::: MATERIAL PROVIDED :::

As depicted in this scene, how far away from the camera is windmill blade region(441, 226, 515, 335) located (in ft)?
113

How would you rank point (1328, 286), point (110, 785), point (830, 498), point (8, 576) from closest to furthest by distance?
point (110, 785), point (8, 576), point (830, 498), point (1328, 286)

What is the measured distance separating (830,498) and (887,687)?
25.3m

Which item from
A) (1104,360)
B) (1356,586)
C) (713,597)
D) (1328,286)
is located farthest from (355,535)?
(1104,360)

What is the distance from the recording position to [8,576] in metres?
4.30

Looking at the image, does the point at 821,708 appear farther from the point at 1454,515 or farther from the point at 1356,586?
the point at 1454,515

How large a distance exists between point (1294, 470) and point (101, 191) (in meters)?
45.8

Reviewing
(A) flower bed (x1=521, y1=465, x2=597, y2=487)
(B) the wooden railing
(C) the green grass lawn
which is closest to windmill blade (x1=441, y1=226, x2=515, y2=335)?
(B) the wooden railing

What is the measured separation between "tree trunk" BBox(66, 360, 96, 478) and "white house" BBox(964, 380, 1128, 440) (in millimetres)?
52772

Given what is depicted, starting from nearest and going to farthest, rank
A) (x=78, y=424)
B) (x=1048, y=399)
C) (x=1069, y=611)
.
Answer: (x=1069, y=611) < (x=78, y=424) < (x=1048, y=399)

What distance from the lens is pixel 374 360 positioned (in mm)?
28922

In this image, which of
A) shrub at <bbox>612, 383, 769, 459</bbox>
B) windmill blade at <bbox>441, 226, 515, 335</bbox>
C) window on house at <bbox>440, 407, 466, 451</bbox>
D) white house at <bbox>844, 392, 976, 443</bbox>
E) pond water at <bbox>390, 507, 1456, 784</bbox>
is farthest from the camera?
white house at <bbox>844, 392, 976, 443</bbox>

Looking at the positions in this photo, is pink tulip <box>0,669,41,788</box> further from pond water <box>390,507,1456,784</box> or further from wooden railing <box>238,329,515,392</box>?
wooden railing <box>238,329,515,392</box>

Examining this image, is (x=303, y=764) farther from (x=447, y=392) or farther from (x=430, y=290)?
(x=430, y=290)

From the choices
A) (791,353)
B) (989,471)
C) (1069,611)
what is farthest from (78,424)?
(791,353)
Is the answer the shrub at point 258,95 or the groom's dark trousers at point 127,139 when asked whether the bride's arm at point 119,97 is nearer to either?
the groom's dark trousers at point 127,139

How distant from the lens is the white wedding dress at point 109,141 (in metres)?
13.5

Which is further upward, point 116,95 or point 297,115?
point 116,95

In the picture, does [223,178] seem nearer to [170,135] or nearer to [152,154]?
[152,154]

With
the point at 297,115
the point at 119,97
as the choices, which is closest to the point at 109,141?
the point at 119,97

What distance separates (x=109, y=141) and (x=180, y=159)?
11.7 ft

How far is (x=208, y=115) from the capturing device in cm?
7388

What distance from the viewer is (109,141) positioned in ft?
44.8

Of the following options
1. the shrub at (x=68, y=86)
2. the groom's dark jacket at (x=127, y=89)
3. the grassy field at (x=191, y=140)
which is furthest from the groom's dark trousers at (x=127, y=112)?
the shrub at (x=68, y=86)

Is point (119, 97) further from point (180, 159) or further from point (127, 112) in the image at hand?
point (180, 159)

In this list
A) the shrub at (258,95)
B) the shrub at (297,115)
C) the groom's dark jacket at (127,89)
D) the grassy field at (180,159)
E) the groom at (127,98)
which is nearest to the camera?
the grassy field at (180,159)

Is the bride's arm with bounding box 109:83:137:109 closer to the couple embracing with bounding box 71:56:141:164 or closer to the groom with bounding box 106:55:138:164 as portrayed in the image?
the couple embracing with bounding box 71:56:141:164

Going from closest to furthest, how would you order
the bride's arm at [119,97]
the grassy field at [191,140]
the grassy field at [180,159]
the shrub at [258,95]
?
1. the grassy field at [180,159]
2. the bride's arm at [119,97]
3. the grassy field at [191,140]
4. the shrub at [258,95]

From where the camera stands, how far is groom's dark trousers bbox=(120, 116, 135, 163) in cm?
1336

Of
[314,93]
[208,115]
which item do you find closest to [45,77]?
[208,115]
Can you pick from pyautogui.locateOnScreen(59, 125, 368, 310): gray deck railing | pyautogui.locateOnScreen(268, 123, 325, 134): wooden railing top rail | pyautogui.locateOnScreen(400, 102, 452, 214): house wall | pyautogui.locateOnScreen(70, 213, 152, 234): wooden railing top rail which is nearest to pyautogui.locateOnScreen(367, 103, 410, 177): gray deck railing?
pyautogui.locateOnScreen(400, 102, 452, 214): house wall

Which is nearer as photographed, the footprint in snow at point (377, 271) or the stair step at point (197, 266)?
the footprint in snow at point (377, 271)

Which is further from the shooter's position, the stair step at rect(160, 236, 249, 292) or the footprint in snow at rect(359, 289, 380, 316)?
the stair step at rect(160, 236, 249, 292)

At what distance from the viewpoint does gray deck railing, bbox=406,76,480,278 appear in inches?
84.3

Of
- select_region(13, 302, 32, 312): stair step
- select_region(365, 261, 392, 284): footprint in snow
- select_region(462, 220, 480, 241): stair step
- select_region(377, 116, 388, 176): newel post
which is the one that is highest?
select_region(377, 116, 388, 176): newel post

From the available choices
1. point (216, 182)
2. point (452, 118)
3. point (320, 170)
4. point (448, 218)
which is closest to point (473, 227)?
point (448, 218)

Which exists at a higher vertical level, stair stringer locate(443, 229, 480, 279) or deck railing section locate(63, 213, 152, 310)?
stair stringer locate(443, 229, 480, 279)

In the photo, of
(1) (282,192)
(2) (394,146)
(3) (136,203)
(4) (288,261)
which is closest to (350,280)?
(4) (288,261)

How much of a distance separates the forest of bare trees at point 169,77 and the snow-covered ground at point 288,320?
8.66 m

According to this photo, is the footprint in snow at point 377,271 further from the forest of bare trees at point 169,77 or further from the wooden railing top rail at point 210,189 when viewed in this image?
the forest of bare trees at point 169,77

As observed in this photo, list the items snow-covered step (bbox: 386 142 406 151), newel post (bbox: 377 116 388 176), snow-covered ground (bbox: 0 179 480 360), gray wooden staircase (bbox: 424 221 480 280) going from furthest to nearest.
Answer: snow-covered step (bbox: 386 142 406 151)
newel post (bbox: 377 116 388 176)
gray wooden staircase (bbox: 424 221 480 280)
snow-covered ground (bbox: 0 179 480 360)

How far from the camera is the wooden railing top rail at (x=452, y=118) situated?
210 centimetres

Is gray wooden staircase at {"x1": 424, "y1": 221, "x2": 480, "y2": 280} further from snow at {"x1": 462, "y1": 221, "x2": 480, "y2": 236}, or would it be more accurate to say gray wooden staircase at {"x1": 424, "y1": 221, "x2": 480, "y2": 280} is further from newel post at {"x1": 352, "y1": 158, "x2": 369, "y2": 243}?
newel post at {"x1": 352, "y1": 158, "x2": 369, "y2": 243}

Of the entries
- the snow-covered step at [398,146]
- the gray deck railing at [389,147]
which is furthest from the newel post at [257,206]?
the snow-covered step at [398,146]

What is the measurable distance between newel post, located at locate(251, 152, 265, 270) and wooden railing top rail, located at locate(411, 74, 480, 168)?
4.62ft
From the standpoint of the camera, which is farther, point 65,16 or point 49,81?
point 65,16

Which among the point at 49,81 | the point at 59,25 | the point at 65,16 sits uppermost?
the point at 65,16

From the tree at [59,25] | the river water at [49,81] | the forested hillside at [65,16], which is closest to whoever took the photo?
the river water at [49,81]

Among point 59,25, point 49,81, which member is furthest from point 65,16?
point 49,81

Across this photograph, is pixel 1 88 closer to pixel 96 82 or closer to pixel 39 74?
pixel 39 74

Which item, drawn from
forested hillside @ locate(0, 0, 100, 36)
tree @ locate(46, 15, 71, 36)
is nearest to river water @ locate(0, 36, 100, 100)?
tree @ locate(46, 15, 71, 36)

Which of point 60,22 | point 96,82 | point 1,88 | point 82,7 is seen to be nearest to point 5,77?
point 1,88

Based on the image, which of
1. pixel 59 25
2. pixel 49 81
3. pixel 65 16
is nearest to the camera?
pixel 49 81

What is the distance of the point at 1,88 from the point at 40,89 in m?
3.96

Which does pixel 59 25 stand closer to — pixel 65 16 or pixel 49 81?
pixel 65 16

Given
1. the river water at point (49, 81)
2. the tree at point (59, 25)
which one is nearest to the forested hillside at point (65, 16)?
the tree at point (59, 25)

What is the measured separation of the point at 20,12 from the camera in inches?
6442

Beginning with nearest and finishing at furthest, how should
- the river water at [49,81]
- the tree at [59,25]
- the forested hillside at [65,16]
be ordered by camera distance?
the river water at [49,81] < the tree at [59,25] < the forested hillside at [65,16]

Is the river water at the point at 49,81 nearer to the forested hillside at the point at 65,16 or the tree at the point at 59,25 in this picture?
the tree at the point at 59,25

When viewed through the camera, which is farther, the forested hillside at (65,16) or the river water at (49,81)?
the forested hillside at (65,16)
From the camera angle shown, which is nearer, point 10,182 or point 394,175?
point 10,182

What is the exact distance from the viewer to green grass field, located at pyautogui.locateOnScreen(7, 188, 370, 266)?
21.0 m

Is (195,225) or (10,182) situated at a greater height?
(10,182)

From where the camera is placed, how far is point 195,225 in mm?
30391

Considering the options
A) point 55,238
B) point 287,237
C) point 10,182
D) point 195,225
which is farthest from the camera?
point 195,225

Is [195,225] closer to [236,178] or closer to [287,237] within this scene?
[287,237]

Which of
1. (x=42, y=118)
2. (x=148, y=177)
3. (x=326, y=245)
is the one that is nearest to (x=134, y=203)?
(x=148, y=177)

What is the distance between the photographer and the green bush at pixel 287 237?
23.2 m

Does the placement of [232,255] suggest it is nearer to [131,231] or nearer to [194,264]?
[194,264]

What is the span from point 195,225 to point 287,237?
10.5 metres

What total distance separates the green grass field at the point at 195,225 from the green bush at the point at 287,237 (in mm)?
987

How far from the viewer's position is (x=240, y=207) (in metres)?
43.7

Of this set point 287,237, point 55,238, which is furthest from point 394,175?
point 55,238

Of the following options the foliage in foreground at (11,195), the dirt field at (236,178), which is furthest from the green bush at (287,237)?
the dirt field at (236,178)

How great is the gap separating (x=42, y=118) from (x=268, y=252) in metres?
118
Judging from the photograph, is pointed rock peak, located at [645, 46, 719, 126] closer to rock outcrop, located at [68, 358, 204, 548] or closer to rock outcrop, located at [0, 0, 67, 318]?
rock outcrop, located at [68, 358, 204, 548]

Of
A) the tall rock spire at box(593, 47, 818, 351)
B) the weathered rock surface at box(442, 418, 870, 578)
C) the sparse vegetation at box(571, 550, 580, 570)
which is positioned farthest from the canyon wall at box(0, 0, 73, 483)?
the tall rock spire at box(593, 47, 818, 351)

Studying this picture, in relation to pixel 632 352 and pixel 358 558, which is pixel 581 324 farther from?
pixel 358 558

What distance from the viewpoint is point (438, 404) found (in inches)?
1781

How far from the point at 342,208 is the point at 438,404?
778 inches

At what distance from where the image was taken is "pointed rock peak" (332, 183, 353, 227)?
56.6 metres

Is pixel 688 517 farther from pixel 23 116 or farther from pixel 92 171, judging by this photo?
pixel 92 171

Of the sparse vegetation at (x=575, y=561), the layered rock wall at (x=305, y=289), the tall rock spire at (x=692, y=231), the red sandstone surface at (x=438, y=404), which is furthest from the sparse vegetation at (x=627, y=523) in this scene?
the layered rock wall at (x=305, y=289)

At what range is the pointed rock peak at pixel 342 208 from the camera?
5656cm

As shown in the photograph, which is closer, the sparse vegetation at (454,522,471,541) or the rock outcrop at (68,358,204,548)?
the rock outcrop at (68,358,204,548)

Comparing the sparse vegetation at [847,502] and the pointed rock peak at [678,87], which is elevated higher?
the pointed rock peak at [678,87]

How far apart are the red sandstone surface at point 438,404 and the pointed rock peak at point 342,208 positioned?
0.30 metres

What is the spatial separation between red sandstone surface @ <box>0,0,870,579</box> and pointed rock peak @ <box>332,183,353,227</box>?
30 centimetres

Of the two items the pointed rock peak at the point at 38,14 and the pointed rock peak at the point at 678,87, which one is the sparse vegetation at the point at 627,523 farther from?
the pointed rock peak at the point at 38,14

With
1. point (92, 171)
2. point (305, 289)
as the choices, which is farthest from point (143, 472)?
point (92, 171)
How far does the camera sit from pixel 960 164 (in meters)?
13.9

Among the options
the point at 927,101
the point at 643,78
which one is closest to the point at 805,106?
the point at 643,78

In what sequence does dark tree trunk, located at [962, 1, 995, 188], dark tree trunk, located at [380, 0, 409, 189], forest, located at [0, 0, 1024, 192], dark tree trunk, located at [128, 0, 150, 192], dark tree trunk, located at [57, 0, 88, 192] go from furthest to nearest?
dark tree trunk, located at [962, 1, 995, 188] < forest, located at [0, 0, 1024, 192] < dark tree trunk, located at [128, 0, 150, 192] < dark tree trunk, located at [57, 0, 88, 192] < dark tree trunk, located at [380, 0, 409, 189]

:::

TASK OBJECTIVE
Report every line of the records above that contains the string "picture", copying each line in full. Case counts.

RESULT OF THIS TASK
In the picture, does [223,178] seem nearer to [170,135] or nearer to [152,154]?
Is the river water at the point at 49,81 nearer to the forested hillside at the point at 65,16 or the tree at the point at 59,25 in this picture?
Studying this picture, in relation to pixel 632 352 and pixel 358 558, which is pixel 581 324 farther from?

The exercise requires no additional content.